As recently announced by S&P, the methodology used to calculate the S&P/TSX small cap index will be changed to create a more appropriate Canadian benchmark of small capitalization equities and income trusts. In conjunction with these changes, S&P will restructure the S&P/TSX midcap index (used by XMD) to make it more modular with the S&P/TSX 60 index and the S&P/TSX composite index and will change the name of the S&P/TSX midcap index to the S&P/TSX completion index.
This index will contain the constituents of the S&P/TSX composite index that are not in the S&P/TSX 60 index. These changes provide iShares investors with more opportunities to structure their exposure to the broad Canadian equities market.

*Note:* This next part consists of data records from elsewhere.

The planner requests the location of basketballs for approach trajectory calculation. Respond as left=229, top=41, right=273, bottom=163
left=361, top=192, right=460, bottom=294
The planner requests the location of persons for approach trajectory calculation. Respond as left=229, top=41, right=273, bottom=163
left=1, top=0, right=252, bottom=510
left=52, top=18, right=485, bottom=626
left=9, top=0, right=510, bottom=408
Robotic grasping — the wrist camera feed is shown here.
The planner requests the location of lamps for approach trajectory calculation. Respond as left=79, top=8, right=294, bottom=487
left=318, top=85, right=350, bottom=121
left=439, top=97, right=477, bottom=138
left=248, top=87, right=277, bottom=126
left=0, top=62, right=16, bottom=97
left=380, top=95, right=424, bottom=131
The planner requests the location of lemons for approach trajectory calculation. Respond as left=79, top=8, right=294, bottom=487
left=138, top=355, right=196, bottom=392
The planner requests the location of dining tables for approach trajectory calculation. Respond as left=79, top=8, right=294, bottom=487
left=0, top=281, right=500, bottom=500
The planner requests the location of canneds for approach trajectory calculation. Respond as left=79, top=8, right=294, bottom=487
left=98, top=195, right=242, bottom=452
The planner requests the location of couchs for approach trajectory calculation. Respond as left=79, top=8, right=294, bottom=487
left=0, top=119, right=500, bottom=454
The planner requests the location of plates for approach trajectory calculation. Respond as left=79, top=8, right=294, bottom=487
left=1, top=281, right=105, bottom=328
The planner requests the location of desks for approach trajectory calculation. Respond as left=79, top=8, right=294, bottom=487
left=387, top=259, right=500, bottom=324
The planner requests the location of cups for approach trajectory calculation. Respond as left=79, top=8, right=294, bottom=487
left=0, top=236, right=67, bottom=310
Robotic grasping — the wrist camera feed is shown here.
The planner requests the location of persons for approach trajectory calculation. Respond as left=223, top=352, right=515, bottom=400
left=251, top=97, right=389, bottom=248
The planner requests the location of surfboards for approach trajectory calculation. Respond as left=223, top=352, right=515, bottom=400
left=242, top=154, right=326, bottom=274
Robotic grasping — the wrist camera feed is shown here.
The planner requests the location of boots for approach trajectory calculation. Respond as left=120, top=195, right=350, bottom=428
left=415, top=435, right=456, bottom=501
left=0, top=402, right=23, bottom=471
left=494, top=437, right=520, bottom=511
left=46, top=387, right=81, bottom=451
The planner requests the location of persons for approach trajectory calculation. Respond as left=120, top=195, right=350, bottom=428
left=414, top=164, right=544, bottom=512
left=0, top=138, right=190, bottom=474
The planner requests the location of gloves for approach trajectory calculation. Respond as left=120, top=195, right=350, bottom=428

As a result of these changes, which are expected to be effective on March 16, XMD’s investment objective will continue to be to replicate, to the extent possible, the performance of the renamed S&P/TSX completion index, net of expenses, and it will revise its portfolio holdings to reflect the adjusted coverage of the index when the announced changes occur. The legal name of XMD will change to iShares CDN S&P/TSX Completion Index Fund.
“We think the S&P restructuring of the major indexes will give investors a better ability to express a particular view on the Canadian market,” says Heather Pelant, head of business development, exchange traded products at Barclays Canada. “And, with our iShares market-cap based ETF line up you can effectively take advantage of these new methodologies.”
The S&P/TSX smallcap Index will exist as a separate index from the S&P/TSX composite index family. The new methodology is modeled on Standard & Poor’s suite of global indices with respect to liquidity and other inclusion criteria.